The phase 3 CORALreef Lipids trial, a multinational, double-blind, randomized, placebo-controlled study published in the New England Journal of Medicine on February 4, 2026, assessed the efficacy and safety of enlicitide decanoate, an investigational oral macrocyclic peptide inhibitor of proprotein convertase subtilisin/kexin type 9 (PCSK9). Enlicitide targets PCSK9 to increase hepatic LDL receptor availability and reduce circulating LDL cholesterol (LDL-C), offering a convenient oral alternative to injectable monoclonal antibodies.

The trial enrolled 2909 adults (mean age 63 years, 39.3% women; baseline mean LDL-C 96.1 ± 38.9 mg/dL) with a history of major ASCVD events (LDL-C ≥55 mg/dL) or at risk for first events (LDL-C ≥70 mg/dL), most on moderate- or high-intensity statins. Participants were randomized 2:1 to enlicitide 20 mg once daily or placebo for 52 weeks.

The primary endpoint was the mean percent change in LDL-C from baseline to week 24: -57.1% (95% CI, -61.8 to -52.5) with enlicitide versus +3.0% (95% CI, 0.9 to 5.1) with placebo, yielding an adjusted between-group difference of -55.8 percentage points (95% CI, -60.9 to -50.7; P<0.001). This robust reduction was sustained at week 52. Key secondary endpoints also favored enlicitide significantly (P<0.001 for all): greater reductions in non-HDL cholesterol and apolipoprotein B at week 24, and in lipoprotein(a) levels. Notably, 70.3% of enlicitide-treated participants achieved both ≥50% LDL-C reduction and LDL-C <70 mg/dL, with many reaching <55 mg/dL.

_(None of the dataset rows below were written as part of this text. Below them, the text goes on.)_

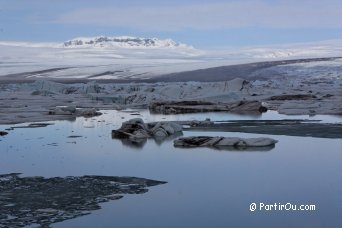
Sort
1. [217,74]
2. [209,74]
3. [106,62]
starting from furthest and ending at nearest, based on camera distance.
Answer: [106,62], [209,74], [217,74]

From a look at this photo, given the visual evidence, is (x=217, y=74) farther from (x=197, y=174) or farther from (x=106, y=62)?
(x=197, y=174)

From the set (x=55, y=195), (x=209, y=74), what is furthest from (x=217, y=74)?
(x=55, y=195)

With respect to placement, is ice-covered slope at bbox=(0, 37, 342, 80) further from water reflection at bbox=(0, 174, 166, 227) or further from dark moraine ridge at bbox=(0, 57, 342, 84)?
water reflection at bbox=(0, 174, 166, 227)

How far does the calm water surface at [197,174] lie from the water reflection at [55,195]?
0.14 m

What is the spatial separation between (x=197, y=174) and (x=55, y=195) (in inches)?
51.7

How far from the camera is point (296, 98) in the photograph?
55.4 ft

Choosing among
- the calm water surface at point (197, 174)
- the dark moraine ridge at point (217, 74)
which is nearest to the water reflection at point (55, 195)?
the calm water surface at point (197, 174)

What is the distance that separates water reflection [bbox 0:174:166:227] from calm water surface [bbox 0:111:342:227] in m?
0.14

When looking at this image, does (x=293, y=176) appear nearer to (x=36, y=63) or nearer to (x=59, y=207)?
(x=59, y=207)

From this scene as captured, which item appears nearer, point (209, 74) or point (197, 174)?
point (197, 174)

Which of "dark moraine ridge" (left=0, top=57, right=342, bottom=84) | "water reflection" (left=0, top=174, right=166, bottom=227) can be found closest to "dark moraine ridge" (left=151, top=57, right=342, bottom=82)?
"dark moraine ridge" (left=0, top=57, right=342, bottom=84)

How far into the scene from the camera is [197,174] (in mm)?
5172

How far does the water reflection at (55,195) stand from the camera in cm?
377

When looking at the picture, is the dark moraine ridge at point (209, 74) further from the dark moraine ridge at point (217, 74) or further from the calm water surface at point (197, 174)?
the calm water surface at point (197, 174)
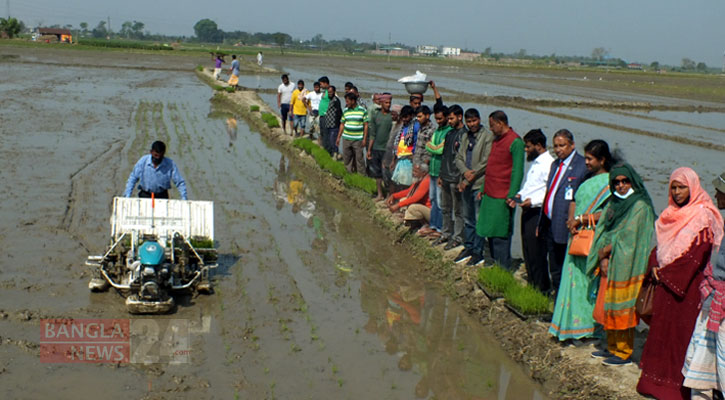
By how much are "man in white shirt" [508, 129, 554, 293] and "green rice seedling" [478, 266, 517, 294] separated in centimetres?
21

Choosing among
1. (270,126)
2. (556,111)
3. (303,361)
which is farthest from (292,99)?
(556,111)

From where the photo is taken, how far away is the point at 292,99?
587 inches

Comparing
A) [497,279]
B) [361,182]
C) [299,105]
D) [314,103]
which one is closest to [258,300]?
[497,279]

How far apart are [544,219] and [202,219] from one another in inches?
131

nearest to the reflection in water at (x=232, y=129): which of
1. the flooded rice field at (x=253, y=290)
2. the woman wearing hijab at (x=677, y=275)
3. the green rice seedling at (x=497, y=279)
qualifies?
the flooded rice field at (x=253, y=290)

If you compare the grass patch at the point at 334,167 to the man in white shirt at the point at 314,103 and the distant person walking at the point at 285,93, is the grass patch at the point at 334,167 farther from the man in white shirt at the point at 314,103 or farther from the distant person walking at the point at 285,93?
the distant person walking at the point at 285,93

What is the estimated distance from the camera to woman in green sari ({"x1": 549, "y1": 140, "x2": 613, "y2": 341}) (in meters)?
5.23

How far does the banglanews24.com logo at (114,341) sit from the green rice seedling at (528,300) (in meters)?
2.74

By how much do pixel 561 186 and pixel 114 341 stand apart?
371 centimetres

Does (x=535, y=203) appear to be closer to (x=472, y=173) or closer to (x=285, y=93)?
(x=472, y=173)

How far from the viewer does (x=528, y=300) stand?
6.12m

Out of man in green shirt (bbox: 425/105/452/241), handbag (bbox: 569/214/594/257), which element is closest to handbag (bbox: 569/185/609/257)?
handbag (bbox: 569/214/594/257)

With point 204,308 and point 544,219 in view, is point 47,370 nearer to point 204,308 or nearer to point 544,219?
point 204,308

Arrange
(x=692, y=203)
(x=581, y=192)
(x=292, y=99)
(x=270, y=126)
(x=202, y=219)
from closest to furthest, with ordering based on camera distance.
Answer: (x=692, y=203) → (x=581, y=192) → (x=202, y=219) → (x=292, y=99) → (x=270, y=126)
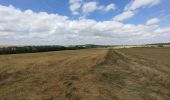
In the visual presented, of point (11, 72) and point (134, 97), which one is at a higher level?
point (11, 72)

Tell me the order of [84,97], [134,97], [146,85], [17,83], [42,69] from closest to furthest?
[84,97], [134,97], [17,83], [146,85], [42,69]

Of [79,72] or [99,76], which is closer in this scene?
[99,76]


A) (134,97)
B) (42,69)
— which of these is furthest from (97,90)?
(42,69)

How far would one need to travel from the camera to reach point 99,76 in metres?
14.7

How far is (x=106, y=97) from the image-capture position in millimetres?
10766

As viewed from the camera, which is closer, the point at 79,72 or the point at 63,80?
the point at 63,80

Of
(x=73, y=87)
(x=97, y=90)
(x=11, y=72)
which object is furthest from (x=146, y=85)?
(x=11, y=72)

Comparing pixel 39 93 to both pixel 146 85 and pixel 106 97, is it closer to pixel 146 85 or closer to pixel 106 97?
pixel 106 97

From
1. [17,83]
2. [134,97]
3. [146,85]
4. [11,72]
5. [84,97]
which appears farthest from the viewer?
[11,72]

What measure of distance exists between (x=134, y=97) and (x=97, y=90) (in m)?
2.13

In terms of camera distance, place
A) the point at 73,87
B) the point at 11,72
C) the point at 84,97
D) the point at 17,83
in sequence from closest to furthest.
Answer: the point at 84,97 → the point at 73,87 → the point at 17,83 → the point at 11,72

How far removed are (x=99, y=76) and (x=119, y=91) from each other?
9.24 feet

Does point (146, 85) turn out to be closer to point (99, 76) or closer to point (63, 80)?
point (99, 76)

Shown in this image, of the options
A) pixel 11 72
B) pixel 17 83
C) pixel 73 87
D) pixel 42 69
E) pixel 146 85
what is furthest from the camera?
pixel 42 69
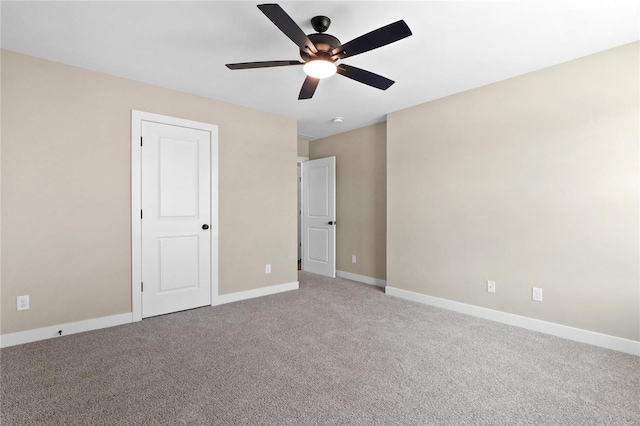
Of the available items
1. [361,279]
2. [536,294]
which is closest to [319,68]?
[536,294]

Safety profiles were similar between groups, with no apparent increase in adverse events, serious adverse events, or discontinuations due to treatment-related issues. The trial was not powered to detect rare events, but overall tolerability supported further development. Enlicitide provides antibody-like LDL-C lowering efficacy in an oral formulation, addressing adherence barriers with injectable PCSK9 therapies. These results position enlicitide as a potential game-changer for patients requiring intensive lipid lowering beyond statins, particularly those with established ASCVD or high residual risk. Longer-term cardiovascular outcome trials will be needed to confirm clinical event reduction benefits.